PROVIDED INFORMATION START

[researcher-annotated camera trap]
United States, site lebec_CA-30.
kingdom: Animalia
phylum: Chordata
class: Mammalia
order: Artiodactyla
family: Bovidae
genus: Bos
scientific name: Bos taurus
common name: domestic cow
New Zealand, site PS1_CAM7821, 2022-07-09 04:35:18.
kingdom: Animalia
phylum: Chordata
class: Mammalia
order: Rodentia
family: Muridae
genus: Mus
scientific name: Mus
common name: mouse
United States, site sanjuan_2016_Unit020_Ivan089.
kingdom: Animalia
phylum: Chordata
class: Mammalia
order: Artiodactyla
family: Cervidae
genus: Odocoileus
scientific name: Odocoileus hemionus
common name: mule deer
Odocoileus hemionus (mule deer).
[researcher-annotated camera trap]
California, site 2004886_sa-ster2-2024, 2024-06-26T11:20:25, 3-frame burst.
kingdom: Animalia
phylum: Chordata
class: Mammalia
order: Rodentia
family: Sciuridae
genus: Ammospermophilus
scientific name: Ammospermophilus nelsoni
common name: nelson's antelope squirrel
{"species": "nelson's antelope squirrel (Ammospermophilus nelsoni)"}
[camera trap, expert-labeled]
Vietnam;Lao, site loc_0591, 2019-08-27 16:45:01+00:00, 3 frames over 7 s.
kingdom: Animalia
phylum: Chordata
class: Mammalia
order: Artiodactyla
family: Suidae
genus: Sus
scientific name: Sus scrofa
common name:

PROVIDED INFORMATION END

** TASK GOAL **
Every line above needs to be repeated exactly as shown.

** SOLUTION TO THIS TASK **
[researcher-annotated camera trap]
United States, site lebec_CA-30.
kingdom: Animalia
phylum: Chordata
class: Mammalia
order: Artiodactyla
family: Bovidae
genus: Bos
scientific name: Bos taurus
common name: domestic cow
New Zealand, site PS1_CAM7821, 2022-07-09 04:35:18.
kingdom: Animalia
phylum: Chordata
class: Mammalia
order: Rodentia
family: Muridae
genus: Mus
scientific name: Mus
common name: mouse
United States, site sanjuan_2016_Unit020_Ivan089.
kingdom: Animalia
phylum: Chordata
class: Mammalia
order: Artiodactyla
family: Cervidae
genus: Odocoileus
scientific name: Odocoileus hemionus
common name: mule deer
Odocoileus hemionus (mule deer).
[researcher-annotated camera trap]
California, site 2004886_sa-ster2-2024, 2024-06-26T11:20:25, 3-frame burst.
kingdom: Animalia
phylum: Chordata
class: Mammalia
order: Rodentia
family: Sciuridae
genus: Ammospermophilus
scientific name: Ammospermophilus nelsoni
common name: nelson's antelope squirrel
{"species": "nelson's antelope squirrel (Ammospermophilus nelsoni)"}
[camera trap, expert-labeled]
Vietnam;Lao, site loc_0591, 2019-08-27 16:45:01+00:00, 3 frames over 7 s.
kingdom: Animalia
phylum: Chordata
class: Mammalia
order: Artiodactyla
family: Suidae
genus: Sus
scientific name: Sus scrofa
common name:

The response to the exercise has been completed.